#### Okunacak metin:
Bazilikaya giriş ücretsiz. Yalnız içeride nefes alsan paralı bazilikanın ön kısmını gezmek 2 euro, 3 metrekarelik hazine odası 3 euro. Teras ve Müzesinin yer aldığı alana çıkmak 5 euro. Kısacası sadece kapıdan giriş bedava. 



San Marco Bazilikası (içeride resim çekmek yasak, blogumuz için bu yasağı delmek zorunda kaldım)


Müzenin en önemli eseri, bazilikanın kapısında yer alan atların orjinali içeride yer alıyor.




San Marco Bazilikası 



Heykellerin ana kaidesiyle beraber günümüzde Sultanahmet Meydanı olarak bilenen Hipodrom'da yeraldığı düşünülür. Heykeller 1204 yılında düzenlenen IV. Haçlı Seferi sırasında Konstantinopolis'de yeralmaktaydı. Kentin yağmalanmasının ardından heykeller Dük Enrico Dandolo emriyle Venedik'e getirilmiştir. 1254 yılında San Marco Bazilikası ön cephesindeki teras kısmına yerleştirilmiştir. Fransız Devrim Savaşları döneminde 1797 yılında Napolyon tarafından Venedik'ten alınan heykeller Paris'e götürülse de Napolyon Savaşları'nın 1815 yılında sona ermesiyle yeniden Venedik'e iade edilmiştir. (Wikipedia'dan alıntı)

#### Verilen veriler:
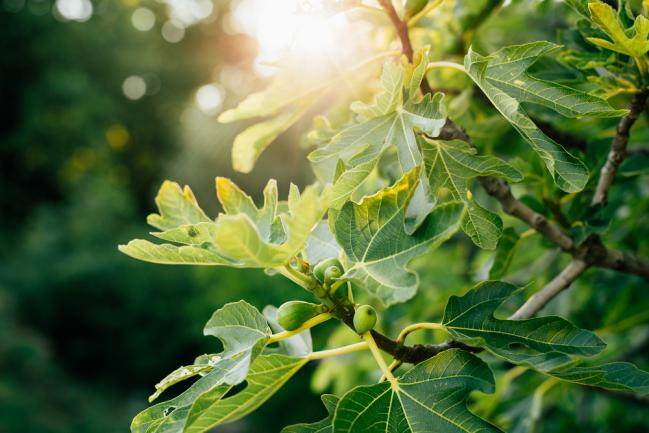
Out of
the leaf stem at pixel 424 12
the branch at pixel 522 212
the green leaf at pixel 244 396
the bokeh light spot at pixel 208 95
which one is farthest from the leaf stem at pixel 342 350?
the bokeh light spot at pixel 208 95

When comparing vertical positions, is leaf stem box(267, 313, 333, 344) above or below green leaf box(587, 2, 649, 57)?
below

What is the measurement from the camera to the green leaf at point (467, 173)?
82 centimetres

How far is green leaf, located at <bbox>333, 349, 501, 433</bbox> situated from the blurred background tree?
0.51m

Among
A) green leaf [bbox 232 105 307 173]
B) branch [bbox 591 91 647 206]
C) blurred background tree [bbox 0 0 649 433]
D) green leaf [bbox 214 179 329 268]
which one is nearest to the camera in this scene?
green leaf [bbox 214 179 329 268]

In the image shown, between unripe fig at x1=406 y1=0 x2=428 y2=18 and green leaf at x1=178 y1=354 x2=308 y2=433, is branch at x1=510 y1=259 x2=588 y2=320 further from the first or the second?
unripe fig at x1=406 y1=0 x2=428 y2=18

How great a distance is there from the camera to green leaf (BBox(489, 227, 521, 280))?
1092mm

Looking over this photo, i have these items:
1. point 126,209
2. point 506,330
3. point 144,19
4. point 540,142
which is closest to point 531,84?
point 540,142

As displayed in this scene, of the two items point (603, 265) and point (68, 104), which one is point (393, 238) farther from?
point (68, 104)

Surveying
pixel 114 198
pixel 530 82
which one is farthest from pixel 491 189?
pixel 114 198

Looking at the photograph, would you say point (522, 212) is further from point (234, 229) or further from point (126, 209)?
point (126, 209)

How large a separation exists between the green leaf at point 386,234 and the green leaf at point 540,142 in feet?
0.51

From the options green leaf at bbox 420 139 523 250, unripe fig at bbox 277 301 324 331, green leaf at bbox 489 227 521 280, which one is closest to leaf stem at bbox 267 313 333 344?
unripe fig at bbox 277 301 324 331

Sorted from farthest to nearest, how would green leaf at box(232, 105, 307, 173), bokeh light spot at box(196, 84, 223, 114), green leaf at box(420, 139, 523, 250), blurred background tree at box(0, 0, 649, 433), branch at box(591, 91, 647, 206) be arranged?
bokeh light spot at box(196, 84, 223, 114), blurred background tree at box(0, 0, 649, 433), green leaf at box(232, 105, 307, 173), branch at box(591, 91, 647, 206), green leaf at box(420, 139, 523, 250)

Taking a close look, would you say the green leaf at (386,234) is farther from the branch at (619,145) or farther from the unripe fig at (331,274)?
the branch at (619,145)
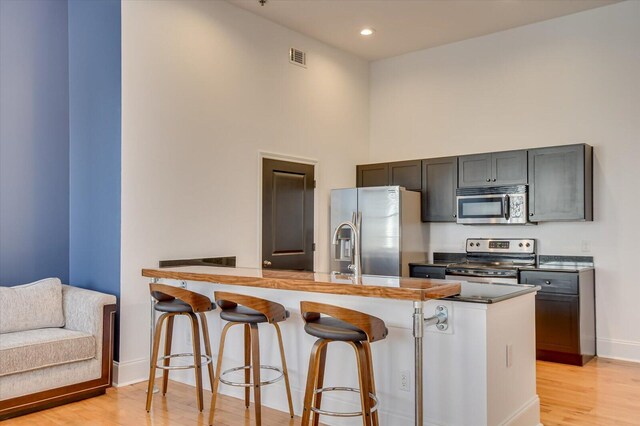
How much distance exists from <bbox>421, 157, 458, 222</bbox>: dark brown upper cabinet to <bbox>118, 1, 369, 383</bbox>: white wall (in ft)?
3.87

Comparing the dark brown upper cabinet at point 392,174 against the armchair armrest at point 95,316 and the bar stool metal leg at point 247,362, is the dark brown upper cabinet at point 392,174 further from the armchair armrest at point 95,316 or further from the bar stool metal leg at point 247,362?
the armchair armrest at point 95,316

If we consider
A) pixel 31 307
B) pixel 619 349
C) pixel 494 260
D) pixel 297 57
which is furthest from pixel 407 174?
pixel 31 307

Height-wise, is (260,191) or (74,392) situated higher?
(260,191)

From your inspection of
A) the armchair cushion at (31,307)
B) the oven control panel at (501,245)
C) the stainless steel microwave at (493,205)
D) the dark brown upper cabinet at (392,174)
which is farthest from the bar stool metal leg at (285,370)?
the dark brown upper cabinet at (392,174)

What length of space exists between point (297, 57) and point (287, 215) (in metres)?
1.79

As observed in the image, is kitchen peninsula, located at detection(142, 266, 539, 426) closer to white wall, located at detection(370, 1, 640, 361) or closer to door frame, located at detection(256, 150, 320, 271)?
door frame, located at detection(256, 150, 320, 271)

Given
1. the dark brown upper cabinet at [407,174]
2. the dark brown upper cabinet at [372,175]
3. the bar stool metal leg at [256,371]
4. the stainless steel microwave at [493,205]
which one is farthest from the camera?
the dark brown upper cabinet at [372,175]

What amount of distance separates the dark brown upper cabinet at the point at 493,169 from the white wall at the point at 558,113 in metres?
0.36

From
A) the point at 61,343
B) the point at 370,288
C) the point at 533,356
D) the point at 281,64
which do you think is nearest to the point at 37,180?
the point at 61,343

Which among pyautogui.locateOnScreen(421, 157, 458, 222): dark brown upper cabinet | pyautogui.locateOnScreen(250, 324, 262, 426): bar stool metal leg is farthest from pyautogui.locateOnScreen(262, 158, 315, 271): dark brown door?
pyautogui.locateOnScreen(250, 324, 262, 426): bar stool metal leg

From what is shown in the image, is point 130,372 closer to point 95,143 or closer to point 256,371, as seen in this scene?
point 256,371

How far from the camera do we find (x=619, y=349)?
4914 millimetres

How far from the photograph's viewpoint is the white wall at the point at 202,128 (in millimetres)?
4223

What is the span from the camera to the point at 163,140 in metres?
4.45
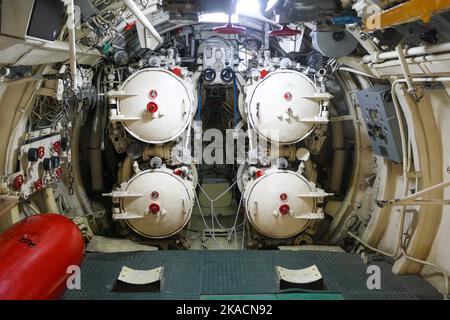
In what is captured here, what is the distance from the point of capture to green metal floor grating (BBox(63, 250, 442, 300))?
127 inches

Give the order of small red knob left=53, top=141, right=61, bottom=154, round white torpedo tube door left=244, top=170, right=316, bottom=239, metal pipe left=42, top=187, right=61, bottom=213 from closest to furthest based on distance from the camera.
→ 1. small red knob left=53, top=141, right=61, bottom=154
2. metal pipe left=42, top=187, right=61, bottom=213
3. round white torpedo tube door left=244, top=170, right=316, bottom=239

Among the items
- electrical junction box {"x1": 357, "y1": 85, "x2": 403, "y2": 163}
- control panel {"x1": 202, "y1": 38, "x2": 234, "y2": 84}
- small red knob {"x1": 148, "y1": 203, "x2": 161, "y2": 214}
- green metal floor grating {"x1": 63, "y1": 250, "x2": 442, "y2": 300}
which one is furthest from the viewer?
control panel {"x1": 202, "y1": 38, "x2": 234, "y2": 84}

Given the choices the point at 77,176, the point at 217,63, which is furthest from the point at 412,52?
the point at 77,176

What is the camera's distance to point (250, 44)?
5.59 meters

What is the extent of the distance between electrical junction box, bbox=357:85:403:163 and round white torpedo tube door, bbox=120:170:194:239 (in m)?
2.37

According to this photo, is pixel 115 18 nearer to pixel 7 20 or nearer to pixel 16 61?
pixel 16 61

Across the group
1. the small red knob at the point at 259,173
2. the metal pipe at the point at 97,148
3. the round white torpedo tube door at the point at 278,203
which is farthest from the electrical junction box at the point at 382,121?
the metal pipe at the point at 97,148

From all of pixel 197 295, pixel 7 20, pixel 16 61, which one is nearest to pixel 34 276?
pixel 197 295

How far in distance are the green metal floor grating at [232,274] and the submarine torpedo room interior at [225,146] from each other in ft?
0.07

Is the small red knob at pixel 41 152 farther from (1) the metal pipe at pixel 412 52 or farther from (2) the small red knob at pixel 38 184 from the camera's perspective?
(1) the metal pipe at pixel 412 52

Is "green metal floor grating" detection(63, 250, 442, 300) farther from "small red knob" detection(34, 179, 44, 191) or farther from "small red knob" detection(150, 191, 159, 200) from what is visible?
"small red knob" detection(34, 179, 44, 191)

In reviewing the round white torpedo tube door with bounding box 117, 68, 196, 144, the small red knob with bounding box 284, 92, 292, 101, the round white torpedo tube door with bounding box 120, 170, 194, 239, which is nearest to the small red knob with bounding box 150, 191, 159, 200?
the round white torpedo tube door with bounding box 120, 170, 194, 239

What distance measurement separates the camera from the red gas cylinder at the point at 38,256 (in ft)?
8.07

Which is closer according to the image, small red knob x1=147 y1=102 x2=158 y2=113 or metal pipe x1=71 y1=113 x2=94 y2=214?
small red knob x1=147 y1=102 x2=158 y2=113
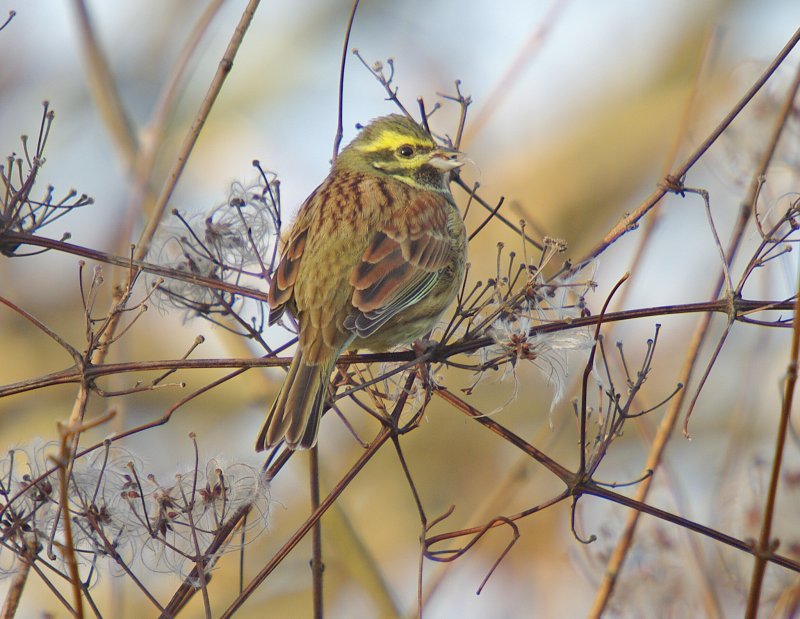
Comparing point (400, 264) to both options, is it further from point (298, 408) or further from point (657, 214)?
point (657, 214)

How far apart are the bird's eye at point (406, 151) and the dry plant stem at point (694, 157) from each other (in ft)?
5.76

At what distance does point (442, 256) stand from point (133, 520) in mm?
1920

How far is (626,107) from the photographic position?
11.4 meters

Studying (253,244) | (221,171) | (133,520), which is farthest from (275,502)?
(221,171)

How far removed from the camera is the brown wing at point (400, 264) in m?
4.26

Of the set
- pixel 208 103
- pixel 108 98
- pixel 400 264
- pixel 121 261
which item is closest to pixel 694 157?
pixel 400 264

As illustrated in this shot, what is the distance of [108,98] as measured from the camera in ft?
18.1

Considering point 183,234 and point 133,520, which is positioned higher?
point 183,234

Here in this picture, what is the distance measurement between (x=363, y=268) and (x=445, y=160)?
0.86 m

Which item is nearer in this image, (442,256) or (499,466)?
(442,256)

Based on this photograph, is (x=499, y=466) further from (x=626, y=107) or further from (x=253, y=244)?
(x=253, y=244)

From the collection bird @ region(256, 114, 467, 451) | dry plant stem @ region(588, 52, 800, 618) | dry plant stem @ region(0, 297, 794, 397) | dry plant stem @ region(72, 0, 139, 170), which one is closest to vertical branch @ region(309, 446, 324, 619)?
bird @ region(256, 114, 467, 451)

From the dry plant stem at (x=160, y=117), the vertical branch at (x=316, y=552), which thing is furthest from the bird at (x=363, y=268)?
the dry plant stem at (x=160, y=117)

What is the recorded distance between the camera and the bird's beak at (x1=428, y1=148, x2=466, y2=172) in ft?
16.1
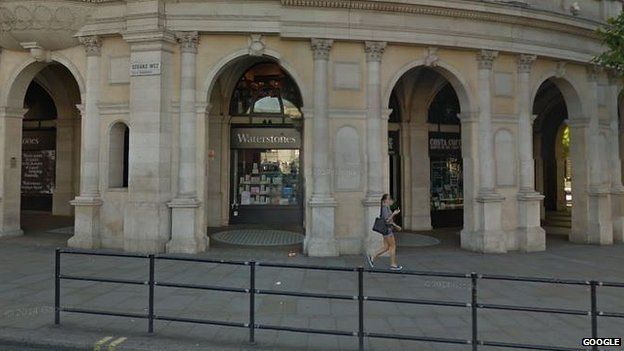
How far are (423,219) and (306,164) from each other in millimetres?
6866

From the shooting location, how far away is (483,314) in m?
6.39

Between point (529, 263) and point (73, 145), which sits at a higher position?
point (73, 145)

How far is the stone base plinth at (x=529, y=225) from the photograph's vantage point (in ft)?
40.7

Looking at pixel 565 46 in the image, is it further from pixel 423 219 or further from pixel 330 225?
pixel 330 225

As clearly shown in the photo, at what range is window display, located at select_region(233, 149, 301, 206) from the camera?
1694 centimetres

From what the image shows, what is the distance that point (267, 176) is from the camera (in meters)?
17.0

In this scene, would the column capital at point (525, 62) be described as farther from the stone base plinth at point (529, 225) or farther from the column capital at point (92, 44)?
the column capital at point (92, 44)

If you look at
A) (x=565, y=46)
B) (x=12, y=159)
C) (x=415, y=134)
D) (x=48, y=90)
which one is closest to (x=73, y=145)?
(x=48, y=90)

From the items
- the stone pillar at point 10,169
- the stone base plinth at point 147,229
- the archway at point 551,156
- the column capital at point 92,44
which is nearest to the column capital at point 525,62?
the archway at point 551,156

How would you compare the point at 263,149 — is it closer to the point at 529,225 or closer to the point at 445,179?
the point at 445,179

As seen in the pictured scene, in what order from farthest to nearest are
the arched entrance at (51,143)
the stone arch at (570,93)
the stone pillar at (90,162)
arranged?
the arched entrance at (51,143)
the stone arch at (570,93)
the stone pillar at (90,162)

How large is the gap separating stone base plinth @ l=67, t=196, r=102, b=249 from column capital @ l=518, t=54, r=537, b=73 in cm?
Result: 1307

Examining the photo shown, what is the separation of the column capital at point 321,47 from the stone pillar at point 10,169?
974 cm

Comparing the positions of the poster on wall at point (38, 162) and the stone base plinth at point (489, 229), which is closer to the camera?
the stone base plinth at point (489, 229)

#### Yönerge ve koşullar:
San Marco Bazilikası hakkındaki metne göre (a), (b) ve (c) ifadelerinin doğru olup olmadığını evet ya da hayır diye belirtin. Her cevabın yanına metinde buna karar verdiren sözleri tırnak içinde, hiç değiştirmeden yazın.
(a) Bazilikaya kapıdan girmek için para ödenmez.
(b) Hazine odasını gezmek 2 euro tutar.
(c) Heykeller 1815 yılında Venedik'e geri verilmiştir.

#### Çözülmüş alıştırma:
(a) Evet: "Bazilikaya giriş ücretsiz."
(b) Hayır: "3 metrekarelik hazine odası 3 euro."
(c) Evet: "Napolyon Savaşları'nın 1815 yılında sona ermesiyle yeniden Venedik'e iade edilmiştir."